Source text>
Begin
# Brake recommendations?



## CHEVYCRUZE RS (Mar 29, 2011)

Hi to all, I have a Gen 1 Cruze and first time replacing brakes anyone have a recommended brand theyve installed on their cruze ? Ive seen the stoptech kit on bad news racing and really liking that kit, I like the stoptech brand and products just looking for other installs, thanks for your time!


----------



## Patman (May 7, 2011)

I have used Bendix Ceramic pads for mine. Bought at O'Reilly. Seem to stop well and wear fine.


----------



## CHEVYCRUZE RS (Mar 29, 2011)

Patman said:


> I have used Bendix Ceramic pads for mine. Bought at O'Reilly. Seem to stop well and wear fine.



i was taking a look at the stop tech kit that comes with the router as well mine is all rusted as I don’t drive my Cruze daily so just wanted to change some thingsup haven’t done anything to the Cruze in some time , thanks for your reply Pat!


----------



## CHEVYCRUZE RS (Mar 29, 2011)

Rotor* lol


----------



## Johnny B (Jun 4, 2019)
End
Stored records
Begin
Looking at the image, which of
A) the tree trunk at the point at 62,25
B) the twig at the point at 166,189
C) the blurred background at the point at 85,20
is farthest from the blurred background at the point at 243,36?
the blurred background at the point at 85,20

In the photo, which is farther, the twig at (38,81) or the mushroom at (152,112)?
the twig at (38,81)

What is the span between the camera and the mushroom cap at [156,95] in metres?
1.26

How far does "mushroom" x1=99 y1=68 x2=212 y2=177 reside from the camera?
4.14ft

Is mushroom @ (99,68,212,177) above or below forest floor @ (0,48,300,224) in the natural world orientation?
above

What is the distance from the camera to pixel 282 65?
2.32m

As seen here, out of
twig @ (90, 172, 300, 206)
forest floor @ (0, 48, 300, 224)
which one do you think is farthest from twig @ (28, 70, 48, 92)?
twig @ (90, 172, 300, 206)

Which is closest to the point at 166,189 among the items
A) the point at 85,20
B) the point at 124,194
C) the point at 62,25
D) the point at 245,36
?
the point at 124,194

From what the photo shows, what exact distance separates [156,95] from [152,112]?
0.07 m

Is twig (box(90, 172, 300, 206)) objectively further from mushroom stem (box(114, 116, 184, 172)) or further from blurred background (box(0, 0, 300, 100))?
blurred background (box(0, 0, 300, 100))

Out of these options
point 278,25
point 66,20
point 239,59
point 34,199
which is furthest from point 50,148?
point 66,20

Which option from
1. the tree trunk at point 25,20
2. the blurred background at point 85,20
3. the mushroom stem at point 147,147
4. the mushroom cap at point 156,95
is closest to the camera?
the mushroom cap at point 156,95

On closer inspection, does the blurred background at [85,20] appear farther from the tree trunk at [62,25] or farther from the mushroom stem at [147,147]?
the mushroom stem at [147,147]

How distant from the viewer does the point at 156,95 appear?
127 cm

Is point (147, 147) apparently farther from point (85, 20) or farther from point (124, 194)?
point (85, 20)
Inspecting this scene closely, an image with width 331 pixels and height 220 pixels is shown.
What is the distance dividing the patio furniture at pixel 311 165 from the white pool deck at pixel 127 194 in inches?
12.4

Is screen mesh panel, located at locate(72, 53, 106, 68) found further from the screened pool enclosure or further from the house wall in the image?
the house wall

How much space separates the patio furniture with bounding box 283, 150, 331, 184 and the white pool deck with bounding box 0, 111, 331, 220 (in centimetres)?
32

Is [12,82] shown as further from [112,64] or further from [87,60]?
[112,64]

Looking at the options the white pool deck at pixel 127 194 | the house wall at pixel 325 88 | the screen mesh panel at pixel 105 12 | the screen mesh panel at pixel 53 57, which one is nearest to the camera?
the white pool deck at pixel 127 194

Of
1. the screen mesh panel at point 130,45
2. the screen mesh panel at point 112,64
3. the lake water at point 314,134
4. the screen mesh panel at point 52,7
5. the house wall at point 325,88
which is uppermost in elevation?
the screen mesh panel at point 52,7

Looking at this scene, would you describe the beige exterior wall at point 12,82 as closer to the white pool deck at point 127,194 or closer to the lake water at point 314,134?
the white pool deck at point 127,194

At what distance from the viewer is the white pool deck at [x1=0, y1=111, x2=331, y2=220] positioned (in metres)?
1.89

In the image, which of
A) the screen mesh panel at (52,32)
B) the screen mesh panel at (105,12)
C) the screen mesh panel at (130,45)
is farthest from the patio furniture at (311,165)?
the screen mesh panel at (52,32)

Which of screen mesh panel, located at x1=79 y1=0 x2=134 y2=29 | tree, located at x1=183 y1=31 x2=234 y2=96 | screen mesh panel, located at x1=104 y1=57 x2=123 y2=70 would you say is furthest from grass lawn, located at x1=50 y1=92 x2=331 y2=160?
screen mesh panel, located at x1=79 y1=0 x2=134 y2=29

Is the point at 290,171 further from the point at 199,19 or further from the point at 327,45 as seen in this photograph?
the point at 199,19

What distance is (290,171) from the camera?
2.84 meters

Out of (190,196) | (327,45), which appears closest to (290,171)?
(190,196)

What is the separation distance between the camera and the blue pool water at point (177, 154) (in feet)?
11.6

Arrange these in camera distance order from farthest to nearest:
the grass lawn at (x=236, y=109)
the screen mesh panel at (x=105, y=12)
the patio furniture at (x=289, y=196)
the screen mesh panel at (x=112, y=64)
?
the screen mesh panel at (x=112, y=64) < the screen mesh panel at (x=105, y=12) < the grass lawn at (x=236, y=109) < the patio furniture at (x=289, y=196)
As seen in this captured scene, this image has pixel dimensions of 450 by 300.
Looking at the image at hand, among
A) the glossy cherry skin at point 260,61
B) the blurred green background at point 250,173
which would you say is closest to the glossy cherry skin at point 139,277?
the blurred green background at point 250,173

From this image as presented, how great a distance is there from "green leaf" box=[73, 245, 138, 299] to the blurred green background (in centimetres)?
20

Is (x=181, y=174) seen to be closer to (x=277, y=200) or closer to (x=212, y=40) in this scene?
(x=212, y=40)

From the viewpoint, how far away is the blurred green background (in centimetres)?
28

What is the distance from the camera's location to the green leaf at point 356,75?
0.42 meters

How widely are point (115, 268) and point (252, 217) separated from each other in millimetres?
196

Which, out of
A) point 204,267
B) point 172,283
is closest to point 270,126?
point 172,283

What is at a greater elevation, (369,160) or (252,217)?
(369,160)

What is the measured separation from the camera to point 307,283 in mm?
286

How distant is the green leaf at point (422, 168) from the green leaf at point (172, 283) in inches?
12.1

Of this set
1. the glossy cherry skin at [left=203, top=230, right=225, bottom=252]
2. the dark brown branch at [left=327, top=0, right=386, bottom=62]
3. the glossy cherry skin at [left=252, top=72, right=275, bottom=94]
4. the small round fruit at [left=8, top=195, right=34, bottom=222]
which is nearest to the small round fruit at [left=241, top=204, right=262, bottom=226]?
End
Objectives>
1. Using the brake thread, mark each statement yes or no and quote the exact words that settle it: (a) Patman bought the Bendix Ceramic pads at O'Reilly. (b) The first poster drives the Cruze every day. (c) The first poster had seen the StopTech kit on bad news racing.
2. Extend the forum thread on Cruze brake recommendations from the point where it stops.
None of the stored records are needed here.

Per-task answers>
1.
(a) Yes: "Bought at O'Reilly."
(b) No: "I don’t drive my Cruze daily"
(c) Yes: "Ive seen the stoptech kit on bad news racing"

2.
CHEVYCRUZE RS said:


> anyone have a recommended brand theyve installed on their cruze ?


Yes indeed, I have used Power Stop brakes for about 20 years now and they have always had great products. I'm currently running the Z17 kit and it is awesome for my needs. The kit has a totally coated rotor that doesn't rust, and the pads are low dust and dead silent.  









Amazon.com: Power Stop CRK5550 Coated Brake Rotor & Ceramic Brake Pads- front : Automotive


Buy Power Stop CRK5550 Coated Brake Rotor & Ceramic Brake Pads- front: Brake Kits - Amazon.com ✓ FREE DELIVERY possible on eligible purchases



www.amazon.com


----------



## jblackburn (Apr 14, 2012)

I have been super happy with Centric Premium rotors and Akebono ProAct ceramic pads. I will be buying my 4th set when the 2016 needs brakes replaced.


----------



## CHEVYCRUZE RS (Mar 29, 2011)

Thanks to all for your replies I will be looking at both products this weekend when I get on my laptop  have a great weekend


----------



## Diesel4Ever (May 30, 2018)

Powerstop K5555 Z23 evolution kit installed about a year ago. Great brake upgrade for $350


----------



## CHEVYCRUZE RS (Mar 29, 2011)

Diesel4Ever said:


> Powerstop K5555 Z23 evolution kit installed about a year ago. Great brake upgrade for $350



Thank you! I will have a look 100%


----------



## jimmyc (Jun 27, 2020)

Anything wrong with selecting another set of factory (CRUZE/GM) brakes?


----------



## MP81 (Jul 20, 2015)

jimmyc said:


> Anything wrong with selecting another set of factory (CRUZE/GM) brakes?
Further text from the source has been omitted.